Navigation Links
UCSB urban ecosystem research featured in leading ecology journal
Date:4/29/2011

A team of scientists has produced an innovative new study of the environmental impact of major urban ecosystems, published in the April issue of the journal Ecological Applications.

The team includes Joseph P. McFadden and Jennifer Y. King, both of UC Santa Barbara's Department of Geography. They analyzed environmental data gleaned from the "Twin Cities Household Ecosystem Project," a study of 3,100 households in the cities of Minneapolis and St. Paul, Minn., and surrounding areas. The article is the first major paper to come out of the project.

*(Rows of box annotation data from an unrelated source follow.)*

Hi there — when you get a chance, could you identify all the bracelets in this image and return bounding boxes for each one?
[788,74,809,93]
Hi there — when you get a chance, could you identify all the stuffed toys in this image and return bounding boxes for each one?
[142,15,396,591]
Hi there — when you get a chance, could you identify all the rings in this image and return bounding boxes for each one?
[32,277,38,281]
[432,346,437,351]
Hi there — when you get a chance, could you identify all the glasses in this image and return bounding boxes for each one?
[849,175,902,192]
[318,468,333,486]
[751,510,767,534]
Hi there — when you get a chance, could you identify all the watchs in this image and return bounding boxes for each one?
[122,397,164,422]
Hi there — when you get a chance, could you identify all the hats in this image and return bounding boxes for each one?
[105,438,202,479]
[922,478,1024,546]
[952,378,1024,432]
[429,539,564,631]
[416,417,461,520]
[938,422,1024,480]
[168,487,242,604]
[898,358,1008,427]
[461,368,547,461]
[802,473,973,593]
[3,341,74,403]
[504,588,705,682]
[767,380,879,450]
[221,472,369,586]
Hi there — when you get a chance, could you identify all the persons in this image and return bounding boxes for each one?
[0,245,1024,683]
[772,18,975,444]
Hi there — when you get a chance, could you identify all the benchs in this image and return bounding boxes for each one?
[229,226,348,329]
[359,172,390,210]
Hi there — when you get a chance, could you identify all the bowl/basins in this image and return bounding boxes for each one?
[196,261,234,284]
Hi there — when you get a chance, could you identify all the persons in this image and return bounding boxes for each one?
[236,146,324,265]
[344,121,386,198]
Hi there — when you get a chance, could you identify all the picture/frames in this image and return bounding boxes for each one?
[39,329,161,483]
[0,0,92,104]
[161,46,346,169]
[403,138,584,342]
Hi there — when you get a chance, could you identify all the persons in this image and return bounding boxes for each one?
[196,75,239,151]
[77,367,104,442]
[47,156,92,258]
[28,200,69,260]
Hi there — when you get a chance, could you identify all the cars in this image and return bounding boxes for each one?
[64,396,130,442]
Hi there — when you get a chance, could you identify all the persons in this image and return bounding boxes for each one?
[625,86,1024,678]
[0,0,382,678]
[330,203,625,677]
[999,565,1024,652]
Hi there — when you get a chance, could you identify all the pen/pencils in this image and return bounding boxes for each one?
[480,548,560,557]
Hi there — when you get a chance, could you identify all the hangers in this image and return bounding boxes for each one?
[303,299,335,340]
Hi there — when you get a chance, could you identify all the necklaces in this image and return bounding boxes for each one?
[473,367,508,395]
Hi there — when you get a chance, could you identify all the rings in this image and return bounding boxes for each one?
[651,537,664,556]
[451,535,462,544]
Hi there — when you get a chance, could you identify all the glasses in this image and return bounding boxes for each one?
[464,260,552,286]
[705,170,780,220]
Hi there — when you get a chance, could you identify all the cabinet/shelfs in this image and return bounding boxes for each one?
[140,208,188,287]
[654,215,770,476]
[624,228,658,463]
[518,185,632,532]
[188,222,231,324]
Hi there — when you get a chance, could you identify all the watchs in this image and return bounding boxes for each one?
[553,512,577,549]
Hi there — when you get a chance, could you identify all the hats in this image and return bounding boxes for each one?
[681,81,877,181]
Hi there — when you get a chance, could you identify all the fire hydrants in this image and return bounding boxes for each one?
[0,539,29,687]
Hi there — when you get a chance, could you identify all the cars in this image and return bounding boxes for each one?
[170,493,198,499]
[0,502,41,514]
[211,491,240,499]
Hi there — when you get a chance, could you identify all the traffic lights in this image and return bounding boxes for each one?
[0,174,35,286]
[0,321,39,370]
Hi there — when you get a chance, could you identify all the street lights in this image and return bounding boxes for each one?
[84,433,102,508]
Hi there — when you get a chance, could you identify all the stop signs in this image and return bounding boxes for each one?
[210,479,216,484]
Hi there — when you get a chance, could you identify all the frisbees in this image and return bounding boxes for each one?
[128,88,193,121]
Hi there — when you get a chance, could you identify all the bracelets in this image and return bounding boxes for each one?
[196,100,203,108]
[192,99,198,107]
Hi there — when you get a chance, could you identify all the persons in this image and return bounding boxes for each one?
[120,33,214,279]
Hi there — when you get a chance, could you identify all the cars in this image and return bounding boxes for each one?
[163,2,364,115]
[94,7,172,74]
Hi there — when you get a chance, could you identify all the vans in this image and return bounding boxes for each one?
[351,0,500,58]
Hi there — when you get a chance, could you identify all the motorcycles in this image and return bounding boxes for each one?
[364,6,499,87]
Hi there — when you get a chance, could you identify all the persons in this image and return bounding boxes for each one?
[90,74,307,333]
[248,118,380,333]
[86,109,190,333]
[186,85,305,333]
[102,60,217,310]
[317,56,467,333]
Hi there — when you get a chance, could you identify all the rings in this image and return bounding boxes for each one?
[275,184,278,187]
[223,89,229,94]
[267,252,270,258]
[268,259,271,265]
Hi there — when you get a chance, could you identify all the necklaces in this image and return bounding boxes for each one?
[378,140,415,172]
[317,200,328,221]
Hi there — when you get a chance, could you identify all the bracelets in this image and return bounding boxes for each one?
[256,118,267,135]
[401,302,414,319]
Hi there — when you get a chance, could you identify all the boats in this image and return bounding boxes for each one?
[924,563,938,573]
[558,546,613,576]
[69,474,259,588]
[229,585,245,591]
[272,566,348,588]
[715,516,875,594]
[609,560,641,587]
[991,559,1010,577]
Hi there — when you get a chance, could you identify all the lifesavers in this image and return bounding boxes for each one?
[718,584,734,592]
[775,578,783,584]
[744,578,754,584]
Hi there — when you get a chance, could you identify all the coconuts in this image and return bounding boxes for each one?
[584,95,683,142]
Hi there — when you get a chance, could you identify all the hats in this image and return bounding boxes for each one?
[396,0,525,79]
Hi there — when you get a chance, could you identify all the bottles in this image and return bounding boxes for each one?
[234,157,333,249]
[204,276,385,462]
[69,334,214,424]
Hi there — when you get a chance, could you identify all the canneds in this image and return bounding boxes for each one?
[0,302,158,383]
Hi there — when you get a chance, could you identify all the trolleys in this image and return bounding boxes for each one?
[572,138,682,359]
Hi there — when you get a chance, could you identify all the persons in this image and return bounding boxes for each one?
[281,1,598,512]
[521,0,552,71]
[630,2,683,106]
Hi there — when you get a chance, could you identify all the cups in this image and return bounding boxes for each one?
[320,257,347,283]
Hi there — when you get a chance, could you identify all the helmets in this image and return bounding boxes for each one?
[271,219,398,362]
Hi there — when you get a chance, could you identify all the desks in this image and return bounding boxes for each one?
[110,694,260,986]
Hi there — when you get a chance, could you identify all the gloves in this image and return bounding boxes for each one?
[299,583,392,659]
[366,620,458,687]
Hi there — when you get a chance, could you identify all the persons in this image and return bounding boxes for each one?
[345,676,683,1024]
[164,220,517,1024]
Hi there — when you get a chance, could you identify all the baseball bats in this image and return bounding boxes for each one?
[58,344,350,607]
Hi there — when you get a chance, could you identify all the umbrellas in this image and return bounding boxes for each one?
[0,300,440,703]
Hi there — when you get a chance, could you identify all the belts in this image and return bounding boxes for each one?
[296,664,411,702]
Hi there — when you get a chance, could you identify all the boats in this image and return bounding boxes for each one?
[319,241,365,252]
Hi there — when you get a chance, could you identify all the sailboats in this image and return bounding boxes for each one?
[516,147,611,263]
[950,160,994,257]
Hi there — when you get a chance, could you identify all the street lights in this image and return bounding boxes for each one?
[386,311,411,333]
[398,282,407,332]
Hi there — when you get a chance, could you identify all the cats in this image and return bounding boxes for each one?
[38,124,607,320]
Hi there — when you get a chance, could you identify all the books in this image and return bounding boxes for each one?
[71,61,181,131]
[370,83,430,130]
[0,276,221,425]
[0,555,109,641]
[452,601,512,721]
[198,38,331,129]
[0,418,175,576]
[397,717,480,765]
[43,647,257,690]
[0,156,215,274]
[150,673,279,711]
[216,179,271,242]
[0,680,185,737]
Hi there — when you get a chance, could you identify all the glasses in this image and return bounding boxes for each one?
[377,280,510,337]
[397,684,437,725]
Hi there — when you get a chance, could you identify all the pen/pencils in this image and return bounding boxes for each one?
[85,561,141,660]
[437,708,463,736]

The data analysis yielded a huge bank of interconnected information, with many applications. The results will be useful to a vast number of individuals and groups, including economists, engineers, hydrologists, transportation specialists, urban designers, political scientists, lawyers, environmental agencies and groups, NASA, and others. The results will help in the crafting of messages and designing of systems that will assist in preserving the environment, and possibly curbing climate change, the researchers said.

McFadden and King were recruited by UCSB's Department of Geography from the University of Minnesota, where they began work on the Twin Cities project. The highly interdisciplinary nature of UCSB's Department of Geography allows them to manage their part of the project with ease. "This may be the best place in the world for our part of this research," said McFadden, the principal investigator at UCSB.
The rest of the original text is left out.